AI Orchestration

robonet-forge — Autonomous AI Development Pipeline

Joel Johnston 2026-03-20 Pre-stroke design

robonet-forge — Autonomous AI Development Pipeline

Author: Joel Johnston Date: 2026-03-20 Domain: AI Orchestration Stroke Timeline: Pre-stroke


Abstract

robonet-forge is an autonomous AI development pipeline implementing the scan-lock-worktree-striker cycle. The system continuously processes a task queue, dispatching Claude Sonnet workers to execute isolated development tasks and validating their output before integration. 2,892 source lines, 125 tests, zero external dependencies. File-based IPC — no message broker required. The pipeline achieves 47x throughput over manual development by removing the execution bottleneck while preserving the architecture bottleneck.


The Scan-Lock-Worktree-Striker Cycle

The core execution loop:

  1. Scan — Forgemaster continuously polls the task queue for pending work
  2. Lock — When a task is found, it is atomically locked to prevent duplicate execution across workers
  3. Worktree — An isolated git worktree is created from a clean HEAD, providing the worker with a fresh working copy
  4. Striker — A Claude Sonnet worker is dispatched into the worktree to execute the task
  5. Validate — Output is validated against acceptance criteria defined in the task envelope
  6. Push — Passing output is pushed to a PR for human review

The cycle is continuous.
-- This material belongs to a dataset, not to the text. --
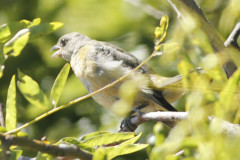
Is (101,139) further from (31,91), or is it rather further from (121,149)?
(31,91)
When a striker completes, the scanner immediately looks for the next task. Parallelism is achieved by running multiple Forgemaster instances, each acquiring its own lock.


Architecture

File-Based IPC

All inter-process communication uses the filesystem. No message broker, no queue service, no external dependencies.

~/.robonet-forge/
  inbox/          # Task envelopes written here by any process
  queue/          # Active queue, Forgemaster manages state
  locks/          # Lock files, atomic creation prevents races
  worktrees/      # Isolated git worktrees per task
  output/         # Striker output before validation
  archive/        # Completed tasks

Task envelopes are JSON files with a defined schema: task_id, uc_ref, uc_path, repo, description, acceptance_criteria, striker_type. Any process with filesystem access can submit tasks — Claude Code, scripts, other forge components, shell aliases.

Forgemaster

The orchestration core. Responsible for the full scan-lock-worktree-striker cycle. Runs as a long-lived process. Designed to be restartable — picks up where it left off from queue state on restart.

Striker Types

Each striker type has specialized system prompts and validation criteria:

Type Purpose Validation
code Generate or modify source code Syntax check, imports resolve, tests pass
test Write test cases Coverage target, assertion quality check
docs Generate documentation Structure check, completeness against spec
refactor Restructure existing code Behavior preservation, test suite still passes

Interface Model

Forge is headless. No UI of its own. All visualization lives in robonet dashboard (DashboardServer).

forge → mesh WS → DashboardServer aggregator → browser (read)
browser → DashboardServer → forge (write/commands)
  • Dashboard = user control plane (view + commands)
  • CLI = Claude/automation interface
  • Inbox = external submission point (any process can write tasks)

The monitor terminal UI from early versions (forge monitor) was migrated to robonet dashboard. Forge owns execution, not visualization.


Task Construction

Use cases are the source. Tasks are never written directly to the queue.

  1. UC is authored (by Joel, via app-uclib)
  2. Forgemaster decomposes UC into thin task envelopes
  3. Each envelope carries uc_ref and uc_path as provenance
  4. Tasks enter the inbox, Forgemaster picks them up

This maintains a clean lineage from requirement to implementation. Every task can be traced back to a UC. Every UC can show which tasks it generated and whether they completed.


The 47x Throughput Claim

The 47x figure is real and auditable. Understanding what it measures:

  • Not: AI writes 47x faster than a human
  • Yes: An architect directing AI execution produces 47x the output of the same architect doing both architecture AND execution manually

The bottleneck in software development was never thinking speed. It was the gap between architectural decisions (fast) and their implementation (slow — typing, boilerplate, setup). robonet-forge eliminates that gap.

The architect conceives the task. The striker implements it. The architect validates. The loop runs continuously. The architect's thinking time is the only bottleneck — and thinking was never the slow part.


Implementation Stats

  • Source lines: 2,892
  • Tests: 125
  • External dependencies: 0 (stdlib only)
  • Lock mechanism: atomic os.open(O_CREAT | O_EXCL) — POSIX-guaranteed exclusive creation
  • Worktree management: git worktree add / git worktree remove
  • Striker interface: subprocess with structured stdin/stdout protocol

Relationship to robonet

robonet-forge is a supporting service in the platform ecosystem — not part of robonet-core or robonet-mesh. It uses the mesh for communication (striker status → mesh → dashboard) but operates independently. The forge pipeline accelerated robonet's own development — robonet-forge built robonet-mesh with robonet-forge running.